▶ [What you are asked to do] Search the listing below for the word "site", and copy every line in which it turns up.

▶ [Data excerpts]
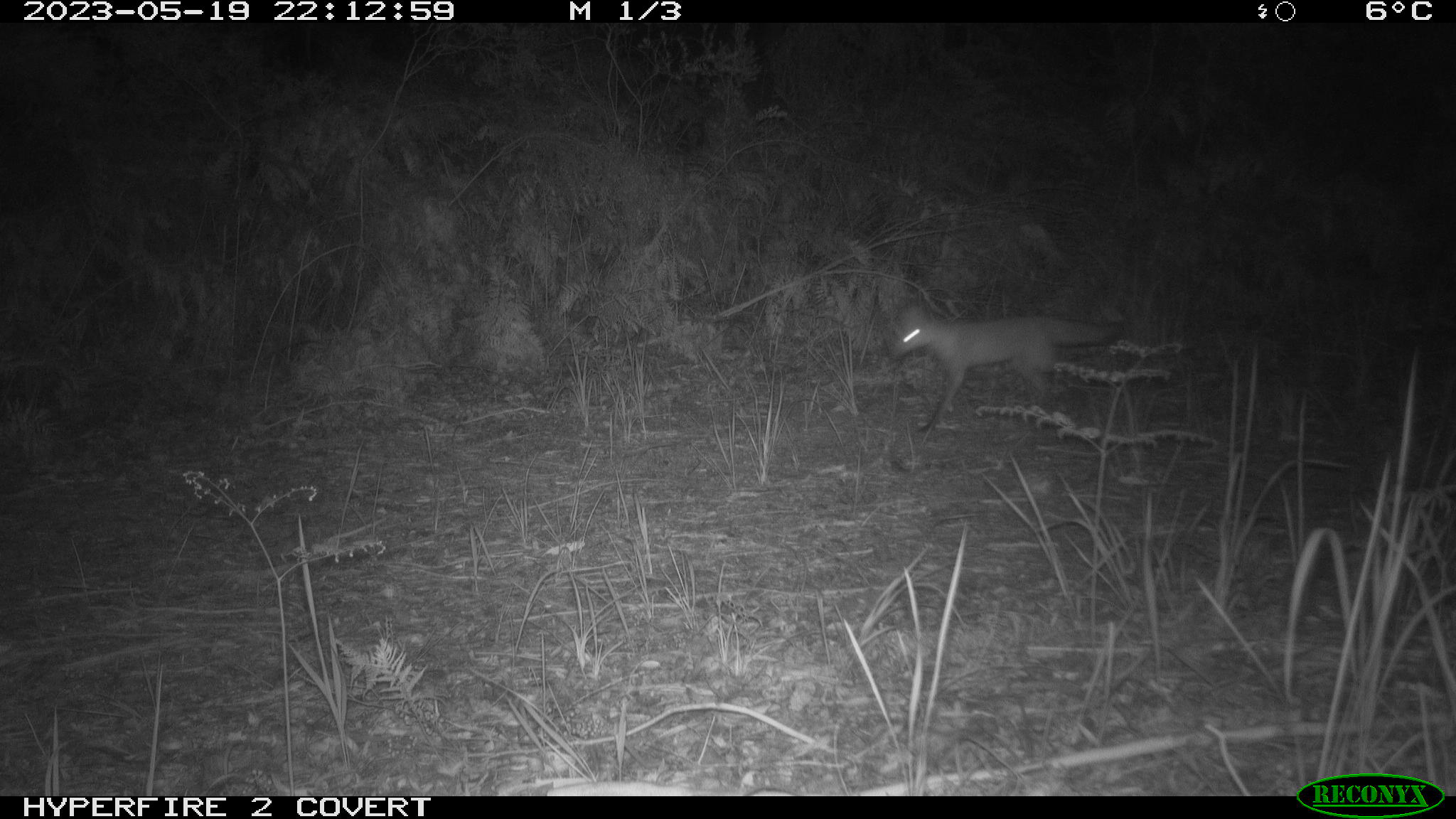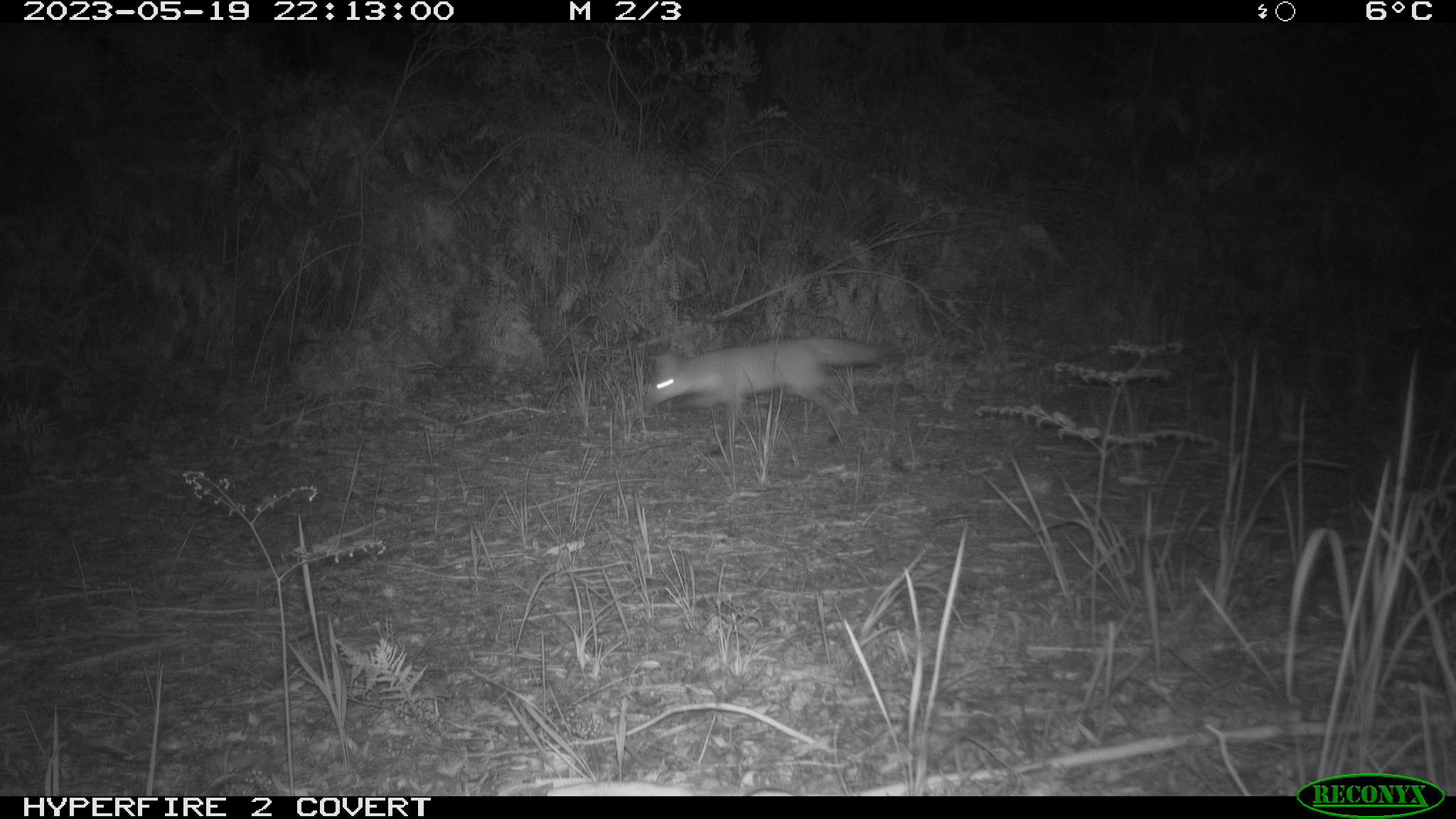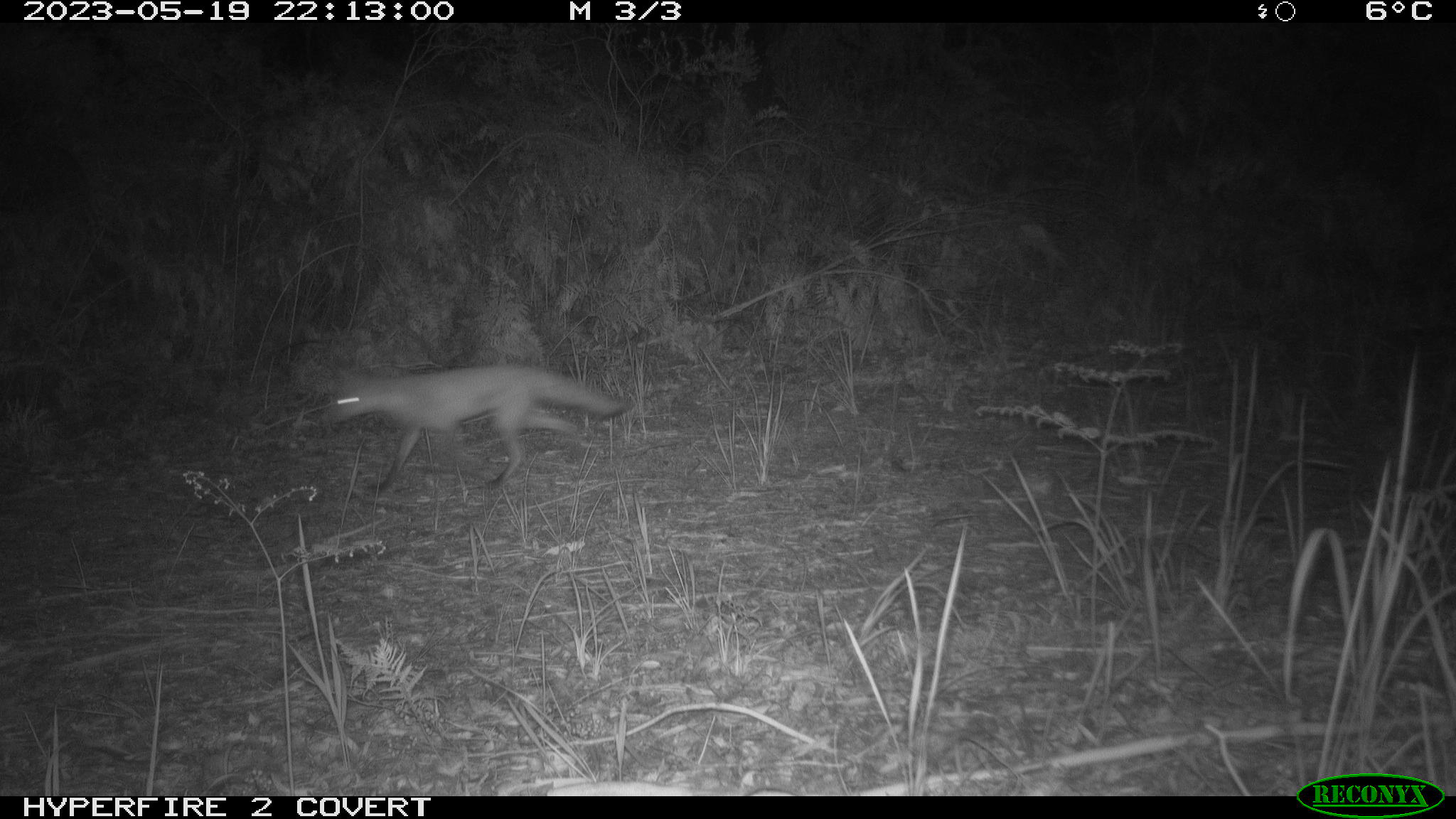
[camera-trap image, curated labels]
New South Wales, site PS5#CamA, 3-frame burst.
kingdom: Animalia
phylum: Chordata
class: Mammalia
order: Carnivora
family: Canidae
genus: Vulpes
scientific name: Vulpes vulpes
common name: red fox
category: fox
Fox (red fox) (Vulpes vulpes).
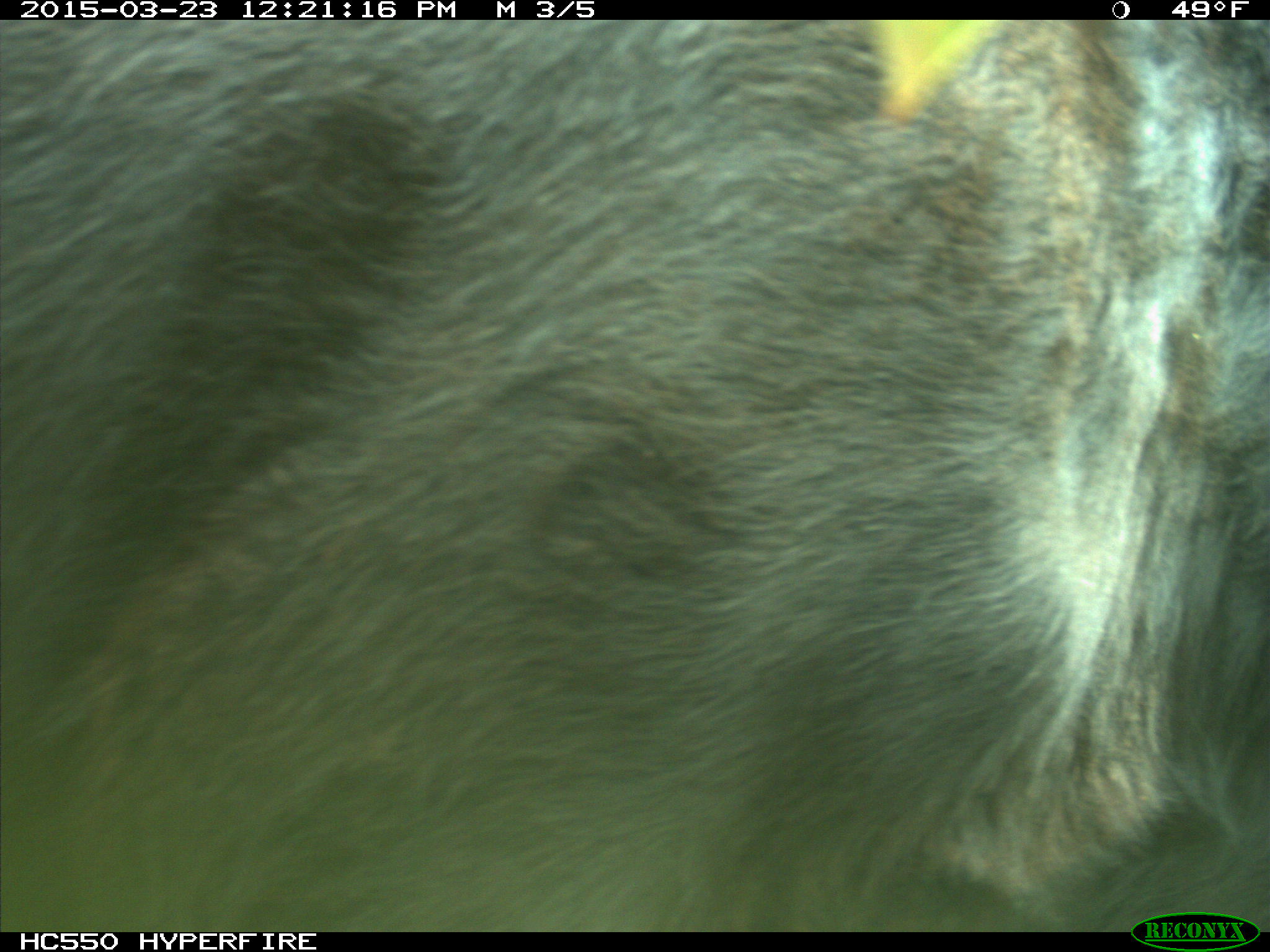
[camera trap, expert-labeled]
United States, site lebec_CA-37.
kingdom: Animalia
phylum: Chordata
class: Mammalia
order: Artiodactyla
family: Bovidae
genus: Bos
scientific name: Bos taurus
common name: domestic cow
Bos taurus (domestic cow).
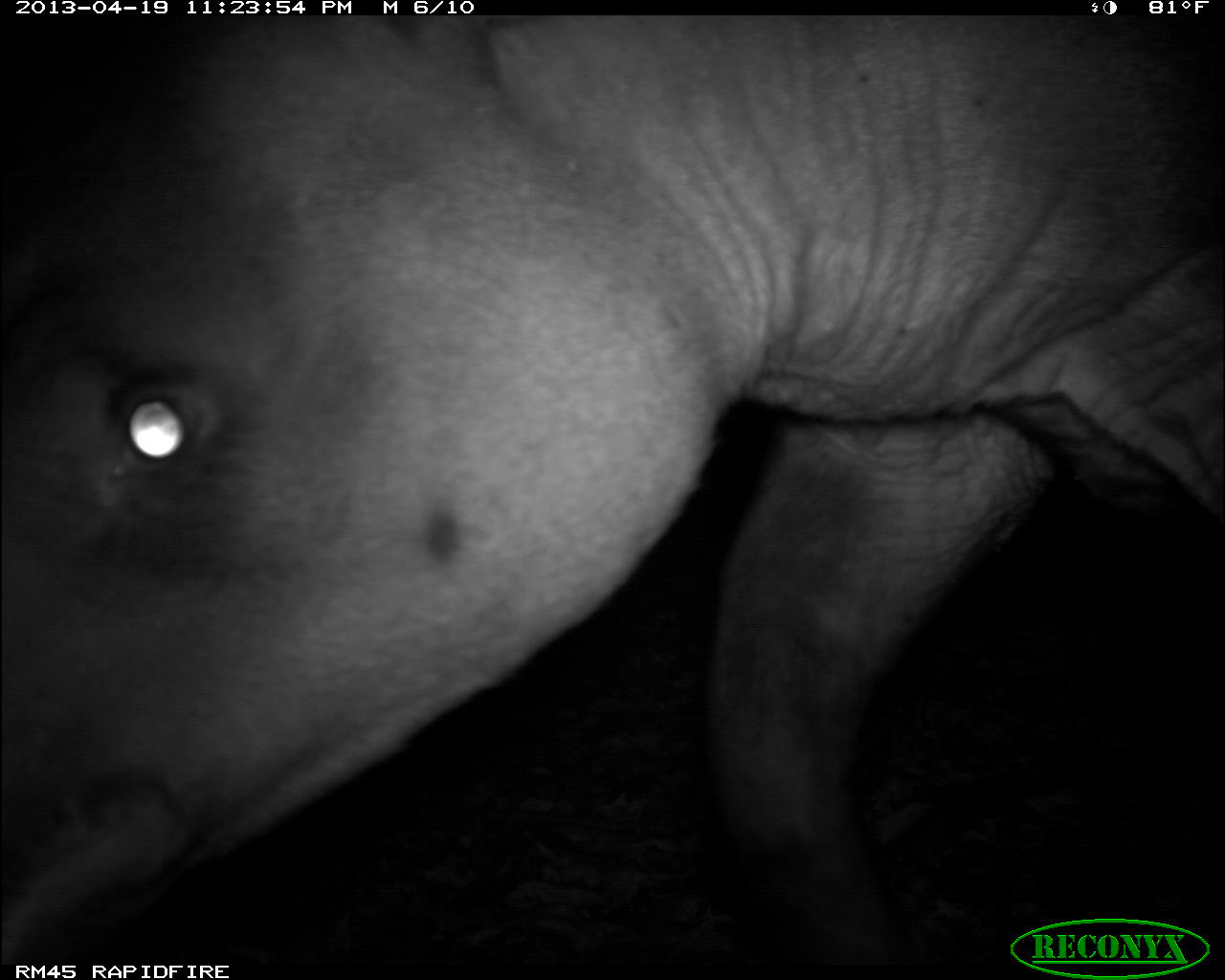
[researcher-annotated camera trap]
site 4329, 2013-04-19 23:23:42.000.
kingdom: Animalia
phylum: Chordata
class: Mammalia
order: Perissodactyla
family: Tapiridae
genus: Tapirus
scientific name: Tapirus bairdii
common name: baird's tapir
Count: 1.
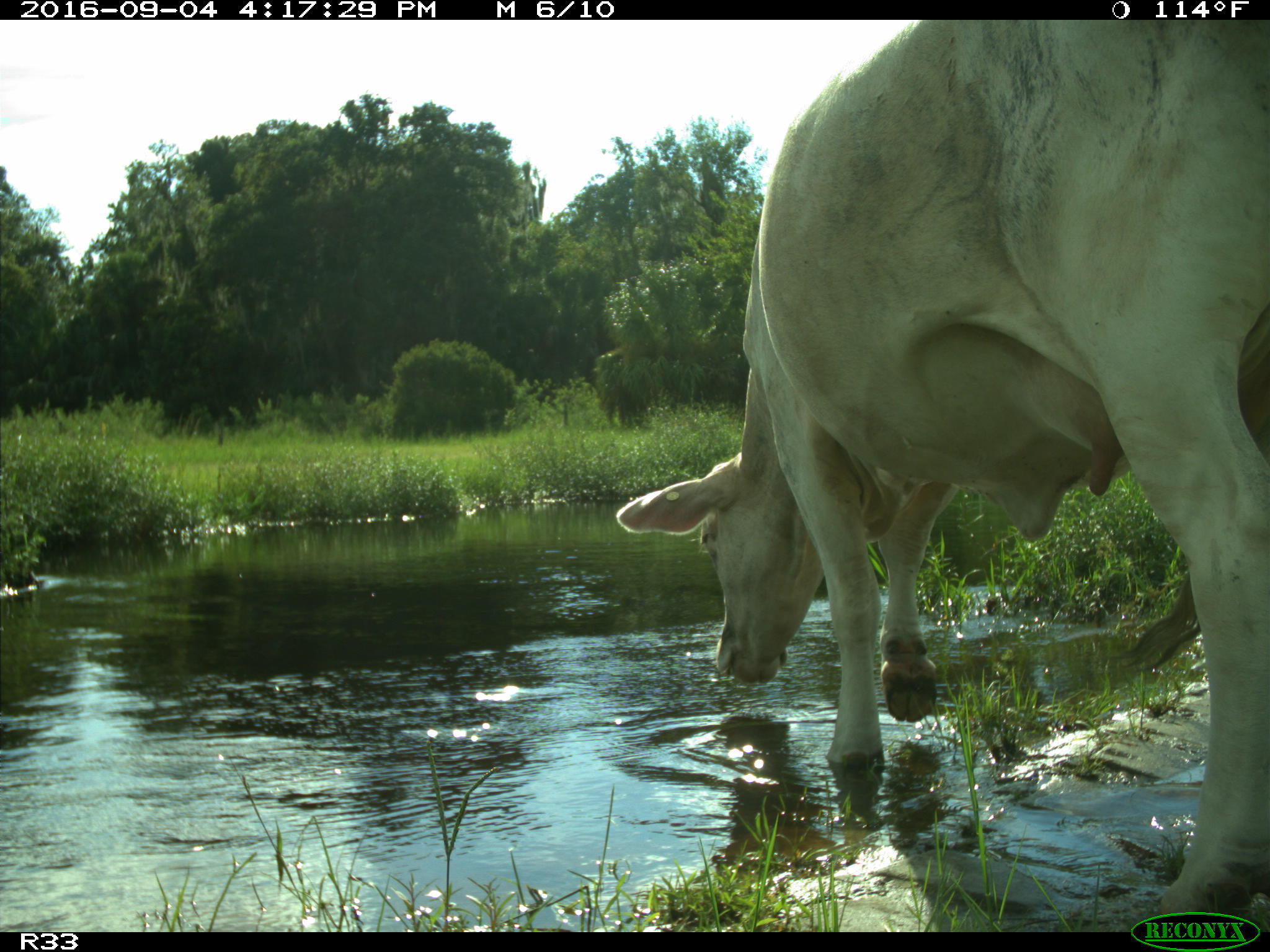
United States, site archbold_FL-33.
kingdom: Animalia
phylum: Chordata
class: Mammalia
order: Artiodactyla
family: Bovidae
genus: Bos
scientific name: Bos taurus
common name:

▶ [Answer for this exercise]
New South Wales, site PS5#CamA, 3-frame burst.
United States, site lebec_CA-37.
site 4329, 2013-04-19 23:23:42.000.
United States, site archbold_FL-33.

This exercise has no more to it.